Secular Geology, Mineral Rights, and Cosmologies of Land

Guest lecture by Pamela E. Klassen, University of Toronto.

Geology, the “science of earthly things” and their slow transformation, is a knowledge system at the heart of religion, secularity, and colonialism in North America. Geology enabled increasingly sophisticated mineral exploration and extraction, with gold as the magnet for European colonial expansion into the Indigenous territories of the so-called “New World.” The mines and oilfields abetted by geological surveys contributed to claiming the land and rendering it toxic. In this paper, I consider geology as a colonial secular science that was grounded in a Christian cosmology of land that had two key premises. First, God placed minerals on the earth for “the use and great benefit” of human beings, and second, colonial monarchs claimed Indigenous territory through the legal fiction of “Crown Land,” by which the monarch claimed and granted mineral rights to others. Grounded on the fifteenth-century papal Doctrine of Discovery—even in “Protestant” countries--Crown land and mineral rights are present-day legal concepts in Christian history. Turning to the writings of theologians, jurists, geologists, and surveyors, and including a 17th-century Danish source (in English translation), I argue that to understand the continued environmental destruction that mining entails requires understanding the cosmologies of land on which it rests.

Bio

Pamela Klassen is a Professor & Chair in the Department for the Study of Religion at the University of Toronto.
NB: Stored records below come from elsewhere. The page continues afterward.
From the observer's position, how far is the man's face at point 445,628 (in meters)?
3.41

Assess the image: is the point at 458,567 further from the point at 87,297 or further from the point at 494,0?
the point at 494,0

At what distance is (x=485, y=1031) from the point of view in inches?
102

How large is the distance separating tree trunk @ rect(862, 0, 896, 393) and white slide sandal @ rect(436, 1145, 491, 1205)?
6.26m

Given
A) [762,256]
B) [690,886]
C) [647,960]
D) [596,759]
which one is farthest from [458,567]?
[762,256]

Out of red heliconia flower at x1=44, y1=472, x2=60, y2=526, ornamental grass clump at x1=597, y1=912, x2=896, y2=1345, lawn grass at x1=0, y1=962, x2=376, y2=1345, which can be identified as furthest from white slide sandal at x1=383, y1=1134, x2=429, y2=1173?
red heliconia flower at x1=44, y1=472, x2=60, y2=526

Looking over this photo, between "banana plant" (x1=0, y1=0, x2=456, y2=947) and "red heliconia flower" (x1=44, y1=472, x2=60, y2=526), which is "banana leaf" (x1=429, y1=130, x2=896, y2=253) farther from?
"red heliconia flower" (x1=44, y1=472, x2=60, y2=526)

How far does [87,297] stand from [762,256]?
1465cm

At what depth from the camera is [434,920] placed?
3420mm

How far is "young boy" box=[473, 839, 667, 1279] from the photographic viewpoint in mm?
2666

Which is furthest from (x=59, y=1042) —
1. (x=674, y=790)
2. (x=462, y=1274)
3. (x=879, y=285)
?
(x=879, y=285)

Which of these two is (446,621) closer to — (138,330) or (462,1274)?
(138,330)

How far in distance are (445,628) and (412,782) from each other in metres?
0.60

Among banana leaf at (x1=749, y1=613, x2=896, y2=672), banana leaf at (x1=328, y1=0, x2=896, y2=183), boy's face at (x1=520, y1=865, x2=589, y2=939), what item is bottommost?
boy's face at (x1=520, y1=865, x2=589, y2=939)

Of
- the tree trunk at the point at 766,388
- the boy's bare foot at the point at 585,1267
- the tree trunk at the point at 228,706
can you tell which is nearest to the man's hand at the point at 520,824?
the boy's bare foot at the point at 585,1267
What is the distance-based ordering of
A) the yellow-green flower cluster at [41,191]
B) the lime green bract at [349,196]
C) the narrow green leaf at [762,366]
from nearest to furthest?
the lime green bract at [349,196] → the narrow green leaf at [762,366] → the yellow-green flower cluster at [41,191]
Her current research focuses on religion, colonialism, and public memory in North America and Turtle Island. Her most recent books are The Story of Radio Mind: A Missionary’s Journey on Indigenous Land (U Chicago Press, 2018) and Ekklesia: Three Inquiries in Church and State (U Chicago Press, 2018, co-authored), along with the co-edited The Public Work of Christmas: Difference and Belonging in Multicultural Societies (McGill-Queen’s University Press, 2019). With a team of students and in partnership with the Kay-Nah-Chi-Wah-Nung Historical Centre, she has an ongoing collaborative digital storytelling project called “Kiinawin Kawindomowin Story Nations,” found at  www.storynations.utoronto.ca. She is a Fellow of the Royal Society of Canada and has also published at The Immanent Frame.